Pek çok öğretmen, öğrencilere ev ödevi olarak raporlar (Puşkin, Gogol hakkında bir rapor...) vermek gibi metodolojik bir tekniği sever. Veya farklı olabilir:

  • A.S. Puşkin'in eserlerinde favori renkler.
  • Tsvetaeva ve Akhmatova'nın şiirlerinden alıntılardan aşk hakkında bir diyalog kurmaya çalışın.
  • İnsanlığın gerçekten ihtiyaç duyduğu geleceğin 10 buluşunu söyleyin...

Başarılı öğrenme sadece iyi notlar değil aynı zamanda keşiflerin ve icatların verdiği keyiftir. Ancak çocuklara düşünmeyi, keşfetmeyi, icat etmeyi öğretmek için öğretmenin çok iyi olması gerekir. kendiniz icat edin, keşfedin ve icat edin. Örneğin, bulmacalar yoluyla öğrenme: Çalışılan konulara göre birkaç öğrenci grubu, bir kelimeyi veya tüm cümleyi içerebilen bir bulmaca tablosunu doldurur. Öğrenciler, ders kitabı kullanarak veya ders kitabı olmadan tamamladıkları bulmacalara dayanarak, adı geçen problemlerin bir açıklamasını buldular, kavramların formülasyonlarını, adlandırılmış tarihleri ​​ve etkinliklere katılanların adlarını verdiler. Edebiyat derslerinde sıklıkla terminolojik ısınma çalışmaları ve kavramsal dikteler yapıyorum (ya kelimeler tahtaya yazılır ve anlamları açıklanır ya da kavramlar verilir ve kelimelerin isimlendirilmesi gerekir). Derste zaman kaldıysa hızlı bir anket yapabilirsiniz: İlk öğrenci ikinciye, ikinciden üçüncüye kısa bir soru sorar ve son öğrenciye kadar bu şekilde devam eder. Cevaplama süresi saniye cinsinden hesaplanır, konuya uygun değilse veya yeterince doğru değilse öğretmen soruyu kaldırma hakkına sahiptir.

Anne babalarımızın eylemsizliğinden ve pasifliğinden sık sık şikayet ederiz.
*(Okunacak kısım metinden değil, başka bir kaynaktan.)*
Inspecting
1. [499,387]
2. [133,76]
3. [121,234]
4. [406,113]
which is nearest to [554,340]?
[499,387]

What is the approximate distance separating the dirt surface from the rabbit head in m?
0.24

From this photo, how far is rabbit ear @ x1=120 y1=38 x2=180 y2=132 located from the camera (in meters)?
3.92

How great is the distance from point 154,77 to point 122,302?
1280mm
Bu sorunu çözmek için, eğitim faaliyetlerinde şu tekniği kullanabilirsiniz - “Aile sözleşmesi”: veli-öğretmen toplantısında (çocukların ve ebeveynlerin bulunduğu yerde) ders öğretmenleri, farklı konularda üç zorluk seviyesinde görevler sunar. Aile görevleri seçer, hazırlanır, ardından Olimpiyat konulu oyunlar eğlenceli ve rekabetçi bir biçimde düzenlenir ve bunlar, örneğin Cumartesi günü Ebeveynler Günü'nde ciddiyetle kutlanır.
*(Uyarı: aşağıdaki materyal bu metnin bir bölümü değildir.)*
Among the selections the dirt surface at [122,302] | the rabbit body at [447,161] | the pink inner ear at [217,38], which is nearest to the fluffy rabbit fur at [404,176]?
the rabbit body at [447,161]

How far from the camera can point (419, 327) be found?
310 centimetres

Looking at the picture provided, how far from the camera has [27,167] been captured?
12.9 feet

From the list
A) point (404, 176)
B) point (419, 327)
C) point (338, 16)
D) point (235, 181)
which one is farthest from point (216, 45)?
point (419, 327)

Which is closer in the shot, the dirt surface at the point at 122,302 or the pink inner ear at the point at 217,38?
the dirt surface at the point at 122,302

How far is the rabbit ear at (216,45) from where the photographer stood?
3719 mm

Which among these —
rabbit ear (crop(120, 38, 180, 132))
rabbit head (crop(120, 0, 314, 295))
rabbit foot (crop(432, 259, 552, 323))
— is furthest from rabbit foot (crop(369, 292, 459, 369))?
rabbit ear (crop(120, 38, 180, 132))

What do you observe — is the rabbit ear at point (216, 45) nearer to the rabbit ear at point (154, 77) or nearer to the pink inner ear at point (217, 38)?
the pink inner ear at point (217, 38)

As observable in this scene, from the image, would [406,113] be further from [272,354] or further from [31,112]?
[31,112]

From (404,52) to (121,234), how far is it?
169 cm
Derslerimde sıklıkla zihinsel araştırmanın en derin ve en ciddi biçimlerinden birini kullanırım: neden-sonuç ilişkileri kurmak. Ve neden-sonuç ilişkileri ne kadar az açık bir şekilde ifade edilirse. Öğrencilerin bunları kurması daha ilginç olur. Örneğin, Leo Tolstoy'un "Savaş ve Barış" romanını incelerken çocuklara şu soruyu soruyorum: Austerlitz'in gökyüzüne dair tefekkürünün Prens Andrei'nin iç dünyası üzerinde neden bu kadar güçlü bir etkisi oldu? Hayatının en belirleyici anlarında neden bu gökyüzünü hatırladı?

2 veya daha fazla olasılıktan birinin sağlam temellere dayanan ve düşünceli bir şekilde seçilmesini gerektiren sorular oldukça ilgi çekici olabilir: 9. sınıftaki bir edebiyat dersinde öğrencilerden Lensky'nin acı çekmeseydi hayatının nasıl olacağını düşünmelerini isterim. “zamansız bir son”. Belki Lensky büyük bir şair olurdu, belki de kapitone bir elbise giymiş aşağılık bir toprak sahibi olurdu. Bu olasılıklardan hangisinin olasılığı daha yüksektir? Neden? Rusça derslerinde altıncı sınıf öğrencilerim isteyerek "düzenleme" alıştırmaları yaparak üslup ve anlam hatalarını ortadan kaldırıyorlar. “Çocuk her “yanlışın” arkasında “doğruyu” canlı bir şekilde hisseder; normdan her sapma, çocuğu norma karşı daha güçlü bir şekilde güçlendirir. Ve dünyadaki kararlı yönelimine daha da fazla değer veriyor," diye yazdı K.I. Chukovsky, "
Zihinsel güçleri hakkında bir tür teste tabi tutulur ve her zaman bu testi geçer.
bu onun kendine olan saygısını, zekasına olan güvenini arttırdığı anlamına geliyor ki bu onun için çok gerekli ... "

Bir öğretmenin çalışmasının en önemli alanlarından biri öğrencilere başarılarını göstermektir. Promosyonları. Bu, her şeyden önce öğretmenin her dersin içeriğinde nelerin yeni olduğunu açıkça belirlemesiyle sağlanır. Zorluklara dikkat çeker ve bunları aşmanın yollarını ortaya koyar, öğrencileri cesaretlendirir. Örneğin öğretmen şu veya bu materyalde öğrencileri ne gibi zorlukların beklediğini belirtir ve bunların üstesinden gelmenin bu sınıfın yetenekleri dahilinde olacağına inandığını ifade eder. Öğretmen nasıl akıl yürüteceğini, hata yapmamak için nelere dikkat etmesi gerektiğini, işin ekonomik ve akılcı nasıl yapılacağını gösterir.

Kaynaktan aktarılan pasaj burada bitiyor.